When somebody brags about his wine cellar, do you picture a cold, damp, cobwebby underground space that’s so dark you can barely spy bottles by the light of your smartphone? If you answered yes—it’s time to get with it.
Today’s versions go way beyond basic wine storage. They’re now adult playrooms, man caves, personal style statements, and part of the living environment, like splashy paintings on dining room walls.
New-wave cellars often feature tasting tables, comfy chairs, lighting worthy of an art gallery, and space age technology. They even look good without any wine in them.
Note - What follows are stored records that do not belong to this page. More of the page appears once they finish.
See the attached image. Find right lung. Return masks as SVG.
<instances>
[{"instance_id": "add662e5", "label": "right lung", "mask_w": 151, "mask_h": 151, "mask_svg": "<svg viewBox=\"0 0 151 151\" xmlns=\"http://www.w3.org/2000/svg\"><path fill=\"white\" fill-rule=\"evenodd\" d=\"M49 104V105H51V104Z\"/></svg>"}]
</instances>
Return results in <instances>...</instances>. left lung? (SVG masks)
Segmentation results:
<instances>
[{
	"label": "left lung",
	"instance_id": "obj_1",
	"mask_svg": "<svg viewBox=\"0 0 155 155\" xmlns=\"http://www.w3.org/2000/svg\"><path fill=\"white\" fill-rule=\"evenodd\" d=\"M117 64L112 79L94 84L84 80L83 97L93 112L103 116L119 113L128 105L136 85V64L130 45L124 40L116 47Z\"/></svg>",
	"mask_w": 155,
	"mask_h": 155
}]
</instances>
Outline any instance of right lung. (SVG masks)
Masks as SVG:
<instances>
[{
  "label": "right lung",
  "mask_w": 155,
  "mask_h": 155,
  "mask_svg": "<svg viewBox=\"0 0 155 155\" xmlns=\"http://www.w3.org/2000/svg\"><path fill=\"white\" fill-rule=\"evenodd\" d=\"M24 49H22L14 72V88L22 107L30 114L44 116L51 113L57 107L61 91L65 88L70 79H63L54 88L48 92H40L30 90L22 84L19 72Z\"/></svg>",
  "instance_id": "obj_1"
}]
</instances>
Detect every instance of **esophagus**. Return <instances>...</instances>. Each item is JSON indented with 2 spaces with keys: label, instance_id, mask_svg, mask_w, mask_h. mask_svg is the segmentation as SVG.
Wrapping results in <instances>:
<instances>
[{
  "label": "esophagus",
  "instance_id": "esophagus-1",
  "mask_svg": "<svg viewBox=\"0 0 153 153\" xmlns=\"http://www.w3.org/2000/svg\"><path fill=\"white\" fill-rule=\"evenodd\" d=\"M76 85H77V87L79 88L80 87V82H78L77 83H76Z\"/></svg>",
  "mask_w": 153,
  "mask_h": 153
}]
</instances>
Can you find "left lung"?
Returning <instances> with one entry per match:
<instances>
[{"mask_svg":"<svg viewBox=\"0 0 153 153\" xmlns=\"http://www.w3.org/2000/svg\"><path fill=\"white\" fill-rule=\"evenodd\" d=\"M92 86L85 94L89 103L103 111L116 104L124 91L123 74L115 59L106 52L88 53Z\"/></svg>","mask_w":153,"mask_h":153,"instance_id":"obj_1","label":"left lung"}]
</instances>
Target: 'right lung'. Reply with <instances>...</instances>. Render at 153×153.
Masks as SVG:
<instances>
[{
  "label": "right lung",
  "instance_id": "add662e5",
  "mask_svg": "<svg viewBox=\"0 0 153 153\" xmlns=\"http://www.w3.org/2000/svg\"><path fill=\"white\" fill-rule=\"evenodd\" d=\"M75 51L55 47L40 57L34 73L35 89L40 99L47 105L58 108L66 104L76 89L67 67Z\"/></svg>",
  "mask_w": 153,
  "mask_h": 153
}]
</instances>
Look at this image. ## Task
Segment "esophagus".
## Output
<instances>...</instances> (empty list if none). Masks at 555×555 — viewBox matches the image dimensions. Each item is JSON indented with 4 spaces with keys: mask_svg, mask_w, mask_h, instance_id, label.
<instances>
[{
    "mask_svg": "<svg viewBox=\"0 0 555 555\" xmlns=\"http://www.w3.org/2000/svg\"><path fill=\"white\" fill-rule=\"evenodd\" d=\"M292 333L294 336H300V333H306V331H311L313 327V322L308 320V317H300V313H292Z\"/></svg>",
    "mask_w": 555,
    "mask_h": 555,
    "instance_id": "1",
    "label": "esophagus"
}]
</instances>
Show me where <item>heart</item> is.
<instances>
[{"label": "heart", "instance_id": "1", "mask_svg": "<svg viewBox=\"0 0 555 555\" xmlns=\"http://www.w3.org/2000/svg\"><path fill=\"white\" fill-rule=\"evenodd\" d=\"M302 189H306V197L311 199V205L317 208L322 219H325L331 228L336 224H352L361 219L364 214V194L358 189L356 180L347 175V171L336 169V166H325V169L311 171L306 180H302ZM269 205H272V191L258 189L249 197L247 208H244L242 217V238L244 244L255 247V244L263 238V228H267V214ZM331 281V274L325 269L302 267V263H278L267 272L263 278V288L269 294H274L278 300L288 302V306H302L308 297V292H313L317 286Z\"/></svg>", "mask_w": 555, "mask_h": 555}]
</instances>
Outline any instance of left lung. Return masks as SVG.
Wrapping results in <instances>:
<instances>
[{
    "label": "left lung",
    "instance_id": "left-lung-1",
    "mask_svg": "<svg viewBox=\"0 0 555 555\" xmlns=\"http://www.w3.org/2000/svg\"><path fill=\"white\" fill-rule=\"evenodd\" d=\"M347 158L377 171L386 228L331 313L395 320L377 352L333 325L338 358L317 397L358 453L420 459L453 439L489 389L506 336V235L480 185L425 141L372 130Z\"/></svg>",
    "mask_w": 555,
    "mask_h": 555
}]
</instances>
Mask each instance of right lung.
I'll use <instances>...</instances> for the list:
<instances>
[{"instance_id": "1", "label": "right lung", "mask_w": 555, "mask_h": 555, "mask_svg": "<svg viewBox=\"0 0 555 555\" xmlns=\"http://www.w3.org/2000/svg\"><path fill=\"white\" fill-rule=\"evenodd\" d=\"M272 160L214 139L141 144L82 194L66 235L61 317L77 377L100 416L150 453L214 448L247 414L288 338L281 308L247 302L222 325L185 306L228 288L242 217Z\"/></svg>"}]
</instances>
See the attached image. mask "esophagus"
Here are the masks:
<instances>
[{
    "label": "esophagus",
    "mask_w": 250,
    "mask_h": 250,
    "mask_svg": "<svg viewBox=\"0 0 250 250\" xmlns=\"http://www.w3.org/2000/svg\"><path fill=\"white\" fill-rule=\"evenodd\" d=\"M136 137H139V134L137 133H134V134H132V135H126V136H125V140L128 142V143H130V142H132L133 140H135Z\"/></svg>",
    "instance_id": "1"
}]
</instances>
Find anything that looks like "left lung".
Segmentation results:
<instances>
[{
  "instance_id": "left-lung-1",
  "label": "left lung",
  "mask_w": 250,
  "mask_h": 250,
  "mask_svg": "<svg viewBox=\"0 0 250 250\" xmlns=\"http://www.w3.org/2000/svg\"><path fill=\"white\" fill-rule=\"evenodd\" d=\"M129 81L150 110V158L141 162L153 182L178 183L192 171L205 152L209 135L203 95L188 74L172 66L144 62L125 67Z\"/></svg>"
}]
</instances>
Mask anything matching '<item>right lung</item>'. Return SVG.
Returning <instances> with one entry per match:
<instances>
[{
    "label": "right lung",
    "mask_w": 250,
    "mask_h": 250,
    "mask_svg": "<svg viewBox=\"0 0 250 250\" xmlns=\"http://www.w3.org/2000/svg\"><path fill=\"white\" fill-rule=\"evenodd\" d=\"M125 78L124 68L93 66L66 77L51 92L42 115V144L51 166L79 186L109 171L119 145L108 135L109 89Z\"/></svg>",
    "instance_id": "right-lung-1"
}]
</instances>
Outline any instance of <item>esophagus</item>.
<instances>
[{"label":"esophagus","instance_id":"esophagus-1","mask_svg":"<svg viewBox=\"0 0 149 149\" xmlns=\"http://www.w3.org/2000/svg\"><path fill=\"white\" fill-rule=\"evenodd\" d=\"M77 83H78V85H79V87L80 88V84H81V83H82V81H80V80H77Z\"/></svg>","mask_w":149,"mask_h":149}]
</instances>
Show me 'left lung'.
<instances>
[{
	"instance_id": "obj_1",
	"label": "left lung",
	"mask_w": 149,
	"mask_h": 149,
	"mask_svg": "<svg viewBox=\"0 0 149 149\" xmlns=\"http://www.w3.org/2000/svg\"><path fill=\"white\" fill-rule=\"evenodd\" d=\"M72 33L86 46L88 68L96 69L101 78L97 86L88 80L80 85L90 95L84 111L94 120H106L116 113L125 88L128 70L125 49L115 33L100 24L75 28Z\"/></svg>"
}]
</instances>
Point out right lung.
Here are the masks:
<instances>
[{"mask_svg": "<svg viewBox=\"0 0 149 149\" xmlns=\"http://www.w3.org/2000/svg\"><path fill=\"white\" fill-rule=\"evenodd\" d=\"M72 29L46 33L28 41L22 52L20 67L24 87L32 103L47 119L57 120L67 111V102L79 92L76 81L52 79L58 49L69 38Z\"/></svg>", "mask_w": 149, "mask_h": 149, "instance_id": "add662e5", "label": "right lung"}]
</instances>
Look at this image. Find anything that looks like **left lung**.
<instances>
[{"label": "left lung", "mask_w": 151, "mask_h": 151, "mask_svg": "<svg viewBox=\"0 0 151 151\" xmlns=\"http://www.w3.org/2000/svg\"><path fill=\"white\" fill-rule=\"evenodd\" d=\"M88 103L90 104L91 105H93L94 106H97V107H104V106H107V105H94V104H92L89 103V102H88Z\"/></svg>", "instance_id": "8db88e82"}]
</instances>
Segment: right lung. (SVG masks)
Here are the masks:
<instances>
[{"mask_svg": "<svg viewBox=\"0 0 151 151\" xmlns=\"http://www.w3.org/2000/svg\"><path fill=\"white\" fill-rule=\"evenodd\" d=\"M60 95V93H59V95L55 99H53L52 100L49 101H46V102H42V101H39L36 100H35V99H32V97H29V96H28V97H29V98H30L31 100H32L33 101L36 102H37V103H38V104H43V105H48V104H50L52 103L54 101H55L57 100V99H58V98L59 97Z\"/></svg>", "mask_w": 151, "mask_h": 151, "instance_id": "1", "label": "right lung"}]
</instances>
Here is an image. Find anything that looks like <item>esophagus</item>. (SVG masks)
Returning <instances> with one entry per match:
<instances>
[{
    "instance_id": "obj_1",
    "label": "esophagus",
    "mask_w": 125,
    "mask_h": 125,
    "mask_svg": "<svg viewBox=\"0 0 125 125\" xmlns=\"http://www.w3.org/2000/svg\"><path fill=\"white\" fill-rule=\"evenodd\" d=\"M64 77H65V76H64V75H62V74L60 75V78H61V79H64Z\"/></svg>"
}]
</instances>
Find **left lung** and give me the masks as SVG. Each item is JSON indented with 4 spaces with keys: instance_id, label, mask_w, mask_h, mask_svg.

Take the nearly finished wine wall in the New York apartment of New York Knicks star Carmelo Anthony. It’s fronted by a series of glass doors, so the trophy bottles inside won’t be missed. They especially pop with the help of strategic back lighting to underscore how prized they are.
There are no figures on how many people today are storing wine collections, but global real estate company Knight Frank’s current Wealth Report reveals that wine investment by ultra-high-net-worth individuals is up 241 percent in the past 10 years. (An ultra-high-net-worth individual, or UHNWI, is a person with investable assets of more than $30 million.) Drinking the stuff, of course, is an increasingly popular passion.
“For luxury homes around the world, a wine cellar is now a given, an essential amenity like a pool, home gym, or screening room,” says Zachary Wright, executive director of Christies International Real Estate for Western North America & Asia.
Out of the Cellar
The biggest trend is that cellars have moved up from basements into the main living level, often between kitchen and dining room, explained Evan Goldenberg of Design Build Consultants, whose clients have included many New York chief executive officers.
Joseph Kline, a former financial trader turned designer who co-owns Joseph & Curtis Custom Wine Cellars, points out “the visual is now almost as important as the wine is.” Their clients (which include Anthony and musician Kevin Jonas) want cellars to match the style of their furnishings, so many opt for a steel-and-glass contemporary look. Though traditional wooden racks made from black walnut and mahogany are still popular, Kline has also hunted down such exotic woods as jarrah and African wenge.
The challenge is how to square all this visibility with the requirements of storing fine wine: keeping bottles at a constant temperature of about 55 degrees, with humidity of 60 percent to 70 percent, and away from sunlight (ultraviolet rays prematurely age wine) on racks that keep the bottles horizontal, so corks don’t dry out and let air in.
State of the Art
“New technology has been key,” says Jim Cash of Revel Custom Wine Cellars in Lansing, Mich. Refrigeration is more efficient, for one thing. Backup systems monitor conditions through electronic sensors that trip alarms, sending texts to the owner if the temperature rises or falls dramatically.